“It’s odd being back in a classroom, but I know I belong in college now,” College freshman Jonathan Walsh said.
Walsh, one of approximately 60 Penn freshmen who took a gap year between high school and college last year, added that although he enjoyed his experience, it’s “nice to have structure back.”
Since he would have been 17 years old for the first week of school if he had matriculated last fall, Walsh took a gap year to “mature.” He decided to travel and take a “grunt work” job at the Jakarta Globe in Indonesia. Walsh entered Penn feeling more experienced, prepared and better at time management.
“When you live alone in the third world, you learn responsibility,” he said. “Moving into a dorm seemed incredibly easy.”
Gaps years “broaden perspective,” Dean of Admissions Eric Furda said, which is why Penn Admissions makes the process of deferring for a year very simple.
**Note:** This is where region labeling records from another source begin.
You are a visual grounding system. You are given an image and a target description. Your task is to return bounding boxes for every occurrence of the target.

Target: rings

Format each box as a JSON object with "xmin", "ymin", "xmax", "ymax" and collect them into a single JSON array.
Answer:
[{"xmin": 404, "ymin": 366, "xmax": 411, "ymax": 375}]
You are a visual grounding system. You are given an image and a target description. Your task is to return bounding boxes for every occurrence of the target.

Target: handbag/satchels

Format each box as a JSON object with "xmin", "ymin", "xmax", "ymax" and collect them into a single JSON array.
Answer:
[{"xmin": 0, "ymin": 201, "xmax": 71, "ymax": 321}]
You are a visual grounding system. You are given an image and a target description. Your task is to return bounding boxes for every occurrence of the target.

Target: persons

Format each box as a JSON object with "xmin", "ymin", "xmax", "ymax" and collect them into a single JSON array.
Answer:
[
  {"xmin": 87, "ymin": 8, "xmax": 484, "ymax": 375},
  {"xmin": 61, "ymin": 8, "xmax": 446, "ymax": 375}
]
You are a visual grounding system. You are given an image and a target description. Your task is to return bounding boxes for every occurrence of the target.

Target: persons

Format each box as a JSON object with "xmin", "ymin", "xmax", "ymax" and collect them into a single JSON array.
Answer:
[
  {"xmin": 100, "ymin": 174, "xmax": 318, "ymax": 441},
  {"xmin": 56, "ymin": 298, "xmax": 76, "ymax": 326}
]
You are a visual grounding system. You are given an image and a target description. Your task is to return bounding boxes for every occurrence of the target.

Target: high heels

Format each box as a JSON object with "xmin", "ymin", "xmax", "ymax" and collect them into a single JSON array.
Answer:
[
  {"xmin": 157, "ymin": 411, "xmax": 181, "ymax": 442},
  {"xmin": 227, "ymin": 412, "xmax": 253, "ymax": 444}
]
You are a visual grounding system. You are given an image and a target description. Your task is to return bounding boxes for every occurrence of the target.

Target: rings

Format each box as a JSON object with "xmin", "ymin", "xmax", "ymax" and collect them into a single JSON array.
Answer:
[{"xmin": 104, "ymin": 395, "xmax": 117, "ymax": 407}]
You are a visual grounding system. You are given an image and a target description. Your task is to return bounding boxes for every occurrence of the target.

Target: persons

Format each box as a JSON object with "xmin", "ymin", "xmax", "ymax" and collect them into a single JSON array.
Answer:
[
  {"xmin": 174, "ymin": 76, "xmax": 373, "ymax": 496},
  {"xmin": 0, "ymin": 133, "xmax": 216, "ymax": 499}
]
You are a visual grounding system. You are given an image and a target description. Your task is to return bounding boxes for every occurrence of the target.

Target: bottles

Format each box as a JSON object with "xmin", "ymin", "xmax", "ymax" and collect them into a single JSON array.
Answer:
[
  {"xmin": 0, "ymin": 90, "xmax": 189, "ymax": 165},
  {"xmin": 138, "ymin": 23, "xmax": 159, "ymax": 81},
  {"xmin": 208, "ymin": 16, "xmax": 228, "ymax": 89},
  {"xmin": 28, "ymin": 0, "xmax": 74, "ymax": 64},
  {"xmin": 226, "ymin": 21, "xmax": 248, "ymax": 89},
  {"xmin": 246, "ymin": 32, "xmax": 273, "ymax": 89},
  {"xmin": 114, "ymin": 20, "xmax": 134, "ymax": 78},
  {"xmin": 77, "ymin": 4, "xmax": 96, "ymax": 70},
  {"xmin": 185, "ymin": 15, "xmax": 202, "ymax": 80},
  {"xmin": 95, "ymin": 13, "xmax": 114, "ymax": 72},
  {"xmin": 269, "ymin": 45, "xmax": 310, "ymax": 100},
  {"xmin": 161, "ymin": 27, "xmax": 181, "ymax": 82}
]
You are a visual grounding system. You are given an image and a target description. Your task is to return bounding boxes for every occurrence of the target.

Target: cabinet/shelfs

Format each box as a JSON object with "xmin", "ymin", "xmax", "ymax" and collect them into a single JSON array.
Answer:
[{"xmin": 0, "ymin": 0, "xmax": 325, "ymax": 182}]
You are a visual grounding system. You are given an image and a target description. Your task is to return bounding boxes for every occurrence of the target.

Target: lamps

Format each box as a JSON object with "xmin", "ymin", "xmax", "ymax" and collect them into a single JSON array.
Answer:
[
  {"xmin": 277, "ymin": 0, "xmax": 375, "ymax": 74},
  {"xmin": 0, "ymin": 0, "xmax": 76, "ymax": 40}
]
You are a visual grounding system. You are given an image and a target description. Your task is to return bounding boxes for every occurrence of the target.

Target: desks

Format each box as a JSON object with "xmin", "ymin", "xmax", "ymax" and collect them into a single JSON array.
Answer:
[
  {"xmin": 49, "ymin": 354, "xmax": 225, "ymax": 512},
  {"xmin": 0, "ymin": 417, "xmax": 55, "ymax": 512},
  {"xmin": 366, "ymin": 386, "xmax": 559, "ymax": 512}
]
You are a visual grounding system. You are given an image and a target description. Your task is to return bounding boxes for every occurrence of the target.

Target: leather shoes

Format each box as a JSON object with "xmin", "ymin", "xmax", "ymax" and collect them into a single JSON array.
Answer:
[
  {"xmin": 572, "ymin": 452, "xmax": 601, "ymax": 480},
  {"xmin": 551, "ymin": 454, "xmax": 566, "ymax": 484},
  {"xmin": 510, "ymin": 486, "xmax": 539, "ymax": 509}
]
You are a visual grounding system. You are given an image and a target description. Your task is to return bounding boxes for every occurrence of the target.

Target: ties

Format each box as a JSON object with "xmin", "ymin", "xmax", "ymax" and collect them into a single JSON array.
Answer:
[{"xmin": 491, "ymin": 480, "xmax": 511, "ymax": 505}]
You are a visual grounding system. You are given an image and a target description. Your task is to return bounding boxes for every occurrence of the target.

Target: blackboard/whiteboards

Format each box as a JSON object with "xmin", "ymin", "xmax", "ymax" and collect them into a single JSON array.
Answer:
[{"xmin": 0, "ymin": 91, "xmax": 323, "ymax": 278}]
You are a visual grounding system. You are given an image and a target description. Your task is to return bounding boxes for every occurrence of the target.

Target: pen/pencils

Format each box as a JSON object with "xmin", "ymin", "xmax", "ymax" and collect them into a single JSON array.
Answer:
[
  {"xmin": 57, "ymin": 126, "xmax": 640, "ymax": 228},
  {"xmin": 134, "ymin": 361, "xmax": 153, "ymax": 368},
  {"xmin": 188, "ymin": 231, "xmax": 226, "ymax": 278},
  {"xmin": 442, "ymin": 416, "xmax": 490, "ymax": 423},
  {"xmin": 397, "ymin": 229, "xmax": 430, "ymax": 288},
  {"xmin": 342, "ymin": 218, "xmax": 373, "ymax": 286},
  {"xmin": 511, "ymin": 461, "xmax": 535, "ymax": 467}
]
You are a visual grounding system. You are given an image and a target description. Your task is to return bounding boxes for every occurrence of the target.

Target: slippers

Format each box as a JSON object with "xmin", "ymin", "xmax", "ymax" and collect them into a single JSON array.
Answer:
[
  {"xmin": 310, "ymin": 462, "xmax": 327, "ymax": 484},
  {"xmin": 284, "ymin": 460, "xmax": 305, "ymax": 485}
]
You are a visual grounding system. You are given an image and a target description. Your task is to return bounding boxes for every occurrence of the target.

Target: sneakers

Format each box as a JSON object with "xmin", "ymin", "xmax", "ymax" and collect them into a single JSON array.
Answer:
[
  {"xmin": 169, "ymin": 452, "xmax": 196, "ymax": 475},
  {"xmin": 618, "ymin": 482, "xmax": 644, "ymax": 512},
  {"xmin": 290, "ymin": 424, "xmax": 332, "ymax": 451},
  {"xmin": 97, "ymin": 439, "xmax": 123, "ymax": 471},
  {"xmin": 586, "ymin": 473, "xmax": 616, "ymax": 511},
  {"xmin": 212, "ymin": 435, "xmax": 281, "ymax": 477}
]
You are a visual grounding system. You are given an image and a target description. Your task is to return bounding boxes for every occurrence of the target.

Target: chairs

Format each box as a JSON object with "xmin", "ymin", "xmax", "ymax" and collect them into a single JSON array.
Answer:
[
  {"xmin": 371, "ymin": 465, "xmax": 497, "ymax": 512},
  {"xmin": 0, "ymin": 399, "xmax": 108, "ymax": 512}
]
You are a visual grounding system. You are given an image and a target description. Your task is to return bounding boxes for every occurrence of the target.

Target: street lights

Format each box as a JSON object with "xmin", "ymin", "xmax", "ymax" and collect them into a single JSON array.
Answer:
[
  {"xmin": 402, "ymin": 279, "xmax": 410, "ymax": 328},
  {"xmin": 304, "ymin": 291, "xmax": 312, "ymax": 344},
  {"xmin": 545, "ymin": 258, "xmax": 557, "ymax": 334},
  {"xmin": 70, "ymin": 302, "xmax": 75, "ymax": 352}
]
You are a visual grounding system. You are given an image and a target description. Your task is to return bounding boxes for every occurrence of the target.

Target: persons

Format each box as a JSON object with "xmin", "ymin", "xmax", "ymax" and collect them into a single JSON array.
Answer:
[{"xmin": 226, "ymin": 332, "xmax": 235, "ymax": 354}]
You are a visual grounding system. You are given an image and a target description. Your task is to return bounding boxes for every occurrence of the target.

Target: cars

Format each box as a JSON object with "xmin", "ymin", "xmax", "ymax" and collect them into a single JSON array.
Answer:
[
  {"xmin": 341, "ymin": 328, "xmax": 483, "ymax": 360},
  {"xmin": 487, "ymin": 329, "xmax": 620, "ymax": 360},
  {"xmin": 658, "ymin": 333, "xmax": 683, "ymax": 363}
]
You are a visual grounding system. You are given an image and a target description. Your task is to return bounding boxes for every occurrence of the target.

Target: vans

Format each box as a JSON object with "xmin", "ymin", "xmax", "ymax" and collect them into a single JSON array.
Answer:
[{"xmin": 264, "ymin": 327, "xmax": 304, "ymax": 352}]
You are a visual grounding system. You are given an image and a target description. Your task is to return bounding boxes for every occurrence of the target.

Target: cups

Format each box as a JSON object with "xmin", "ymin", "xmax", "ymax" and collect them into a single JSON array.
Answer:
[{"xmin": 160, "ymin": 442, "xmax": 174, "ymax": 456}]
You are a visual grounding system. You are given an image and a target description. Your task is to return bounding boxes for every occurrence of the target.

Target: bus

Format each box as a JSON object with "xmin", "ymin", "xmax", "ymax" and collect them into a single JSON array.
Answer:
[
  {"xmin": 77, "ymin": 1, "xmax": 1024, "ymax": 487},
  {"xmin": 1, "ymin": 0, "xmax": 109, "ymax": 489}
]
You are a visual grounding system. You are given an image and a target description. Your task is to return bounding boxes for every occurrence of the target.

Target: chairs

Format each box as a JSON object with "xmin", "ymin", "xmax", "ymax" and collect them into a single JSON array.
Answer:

“I just wrote the Dean [of Admissions] a letter, and he wrote back telling me to go ahead,” Wharton sophomore Amelia Wilson said. “He only asked that I send him a letter midway through my gap year with an update.”
Since the number of requests hasn’t changed dramatically in the last five years, these students are factored into admissions projections in advance, and therefore do not affect waitlist numbers. Unless these numbers “swung much higher or much lower than expected,” Furda plans to continue accepting most applications to defer.
Once students are given permission, they take full advantage of 15 months without formal education.
Annually, about 40 to 45 of the students who take gap years spend their time in Israel, according to Furda.
Of his 180 person graduating class at the Community Hebrew Academy of Toronto, College sophomore Jacob Shiff was one of 31 who delayed matriculation at their respective universities.
Different people go to Israel for different reasons, according to Shiff. He went to “find a stronger Jewish identity” by traveling and taking classes.
Looking for another sort of experience, Wilson, who worked for one of AmeriCorps’ City Year programs in Los Angeles, took a break from formal academics before entering the “very focused and preprofessional” Wharton environment. During her 10 months of service, she taught young students of varying backgrounds about civics and social issues.
“My year off changed my outlook of the world,” she said. “I loved what I did, but we worked long hours. I realized that I couldn’t do something that I wasn’t passionate about, like maximize share-holder profits for 60 to 80 hours a week.”
Her reaction is in line with what Dean of the College of Arts and Sciences Dennis DeTurck values most about a year off — a “more sophisticated world view.”
College freshman Catalina Ramos took last year off to learn Arabic in Egypt with a program associated with the U.S. Department of State. She reported, like several others, that taking a gap year not only changed her view of the world, but also altered her idea of learning.
College freshman Michael Lautman, who took classes at the New York Film Academy, earned a certification in ski instruction and lived in China for six months, ended his journey with a similar conclusion.
“Coming back, it was a lot easier to see the value and purpose of spending 12 hours studying in Van Pelt,” he said.
Like Walsh, some students choose to defer matriculation due to young age.
College and Wharton sophomore Julia Dworkin, who was only 17 when she came to Penn, wishes she had considered taking a gap year. Coming from a small private school in New York City, Dworkin felt like she had lived “in a bubble,” and was overwhelmed by everything new she was exposed to at Penn.
“Having a worldly experience before college definitely would have helped me mature,” she said. “I think I would have been much more prepared.”